Working data:
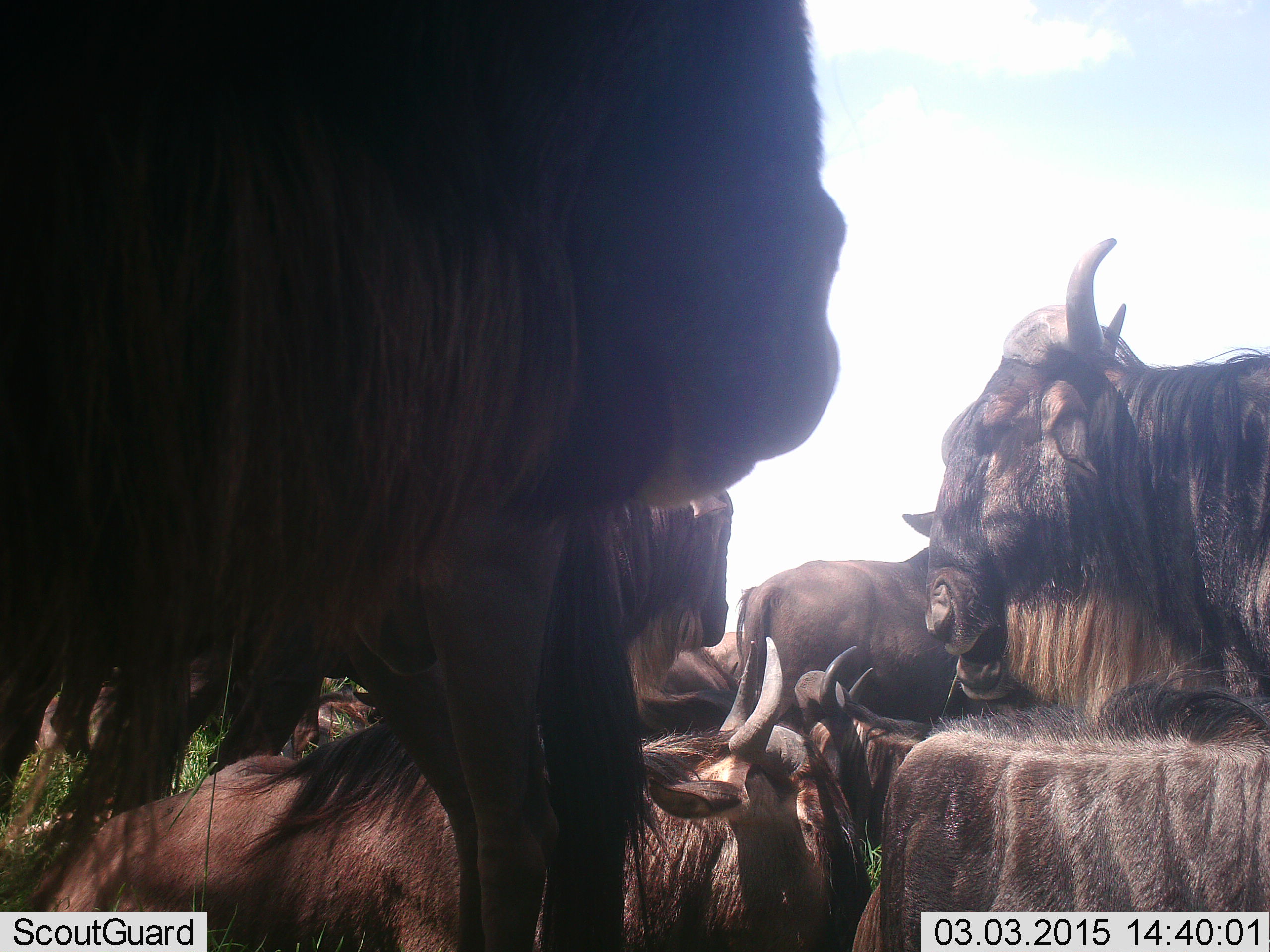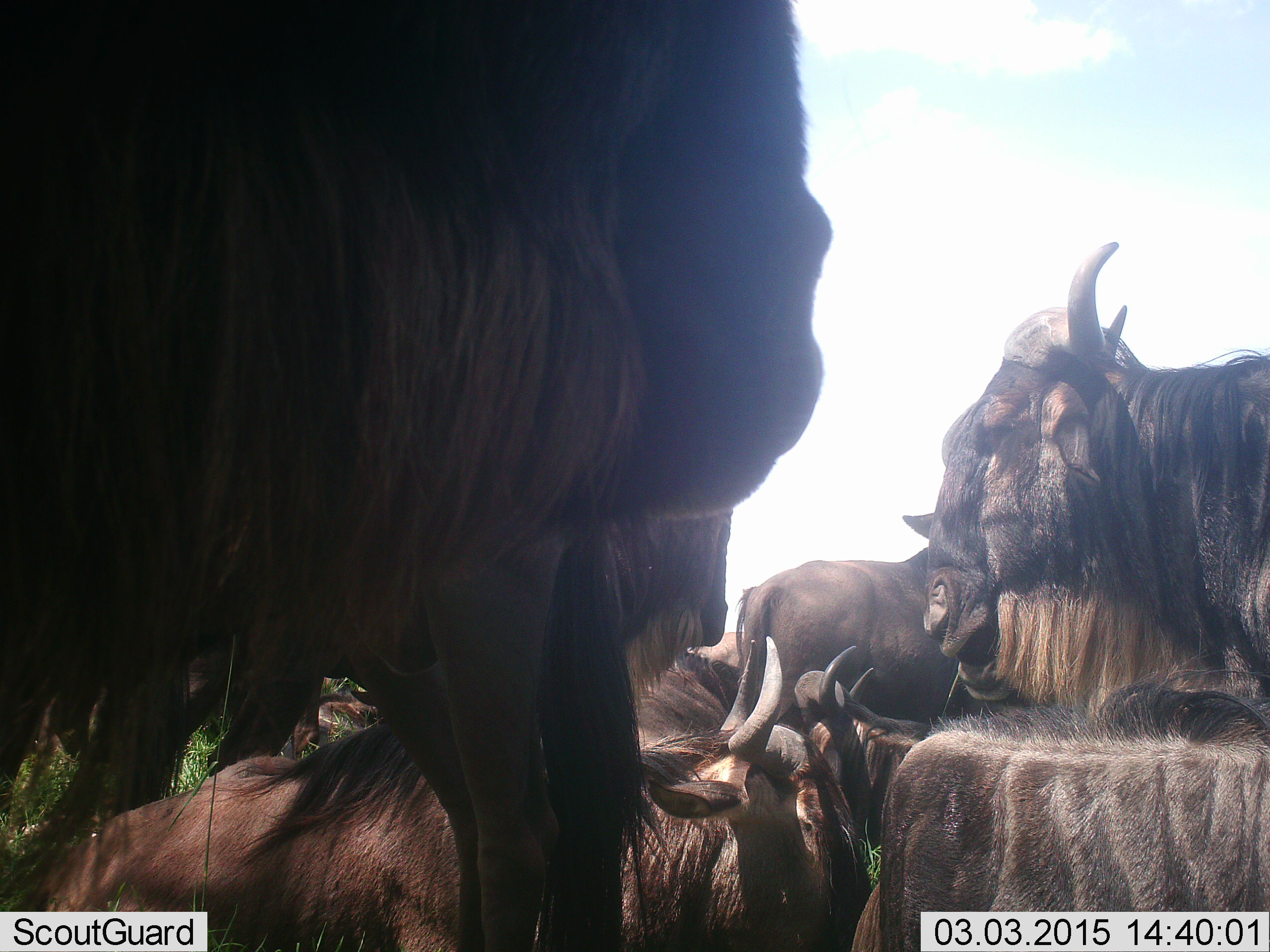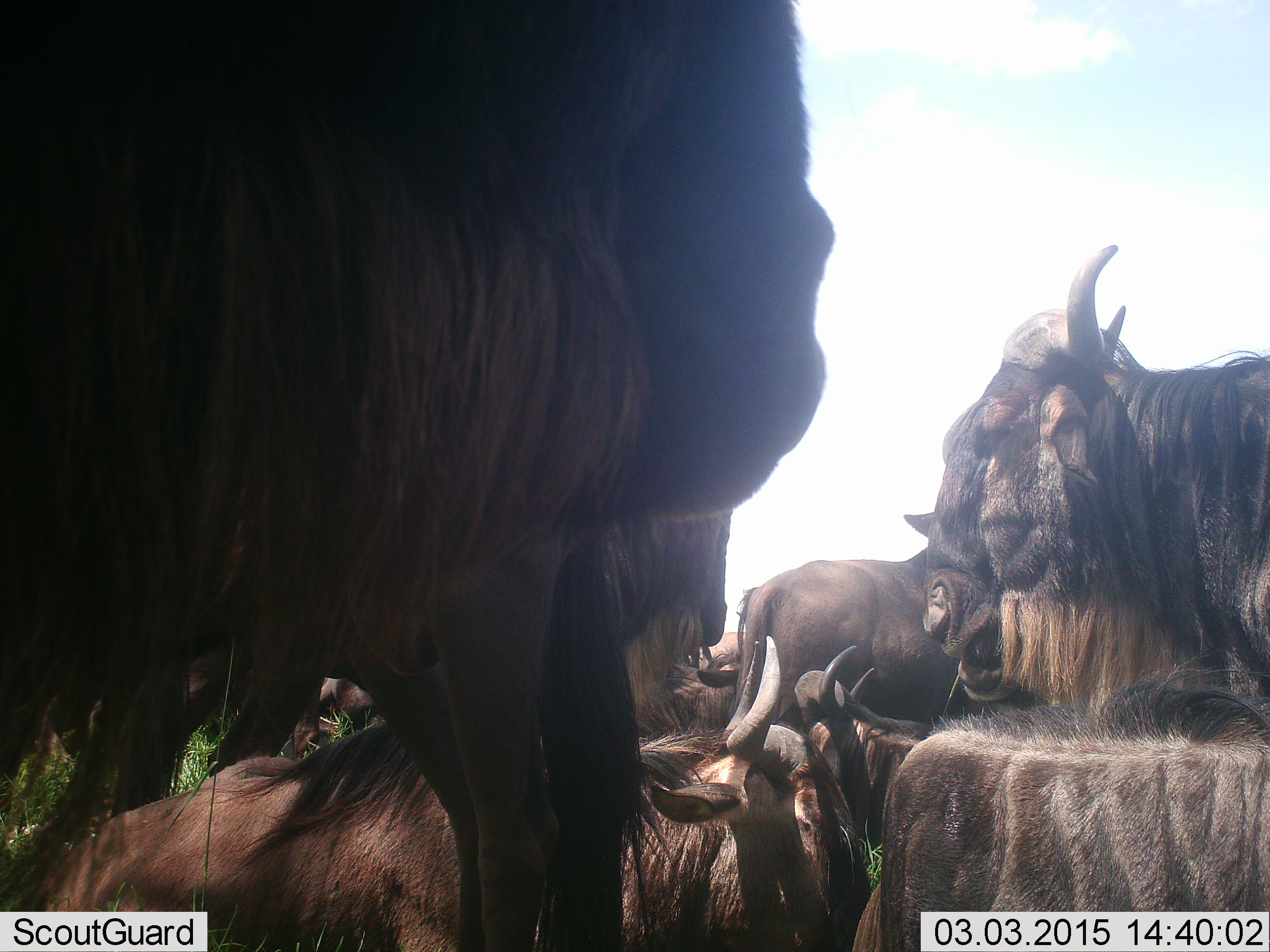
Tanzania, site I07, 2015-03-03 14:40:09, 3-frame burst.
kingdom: Animalia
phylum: Chordata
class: Mammalia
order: Artiodactyla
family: Bovidae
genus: Connochaetes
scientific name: Connochaetes taurinus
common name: blue wildebeest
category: wildebeest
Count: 10.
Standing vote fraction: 80%.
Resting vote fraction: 90%.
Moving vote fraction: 10%.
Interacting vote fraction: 10%.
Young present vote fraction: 10%.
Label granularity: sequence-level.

Exercise description: Take the line that contains "genus: Connochaetes" and every line after it in the material above. Set those lines down exactly and nothing more.

Solution for this task:
genus: Connochaetes
scientific name: Connochaetes taurinus
common name: blue wildebeest
category: wildebeest
Count: 10.
Standing vote fraction: 80%.
Resting vote fraction: 90%.
Moving vote fraction: 10%.
Interacting vote fraction: 10%.
Young present vote fraction: 10%.
Label granularity: sequence-level.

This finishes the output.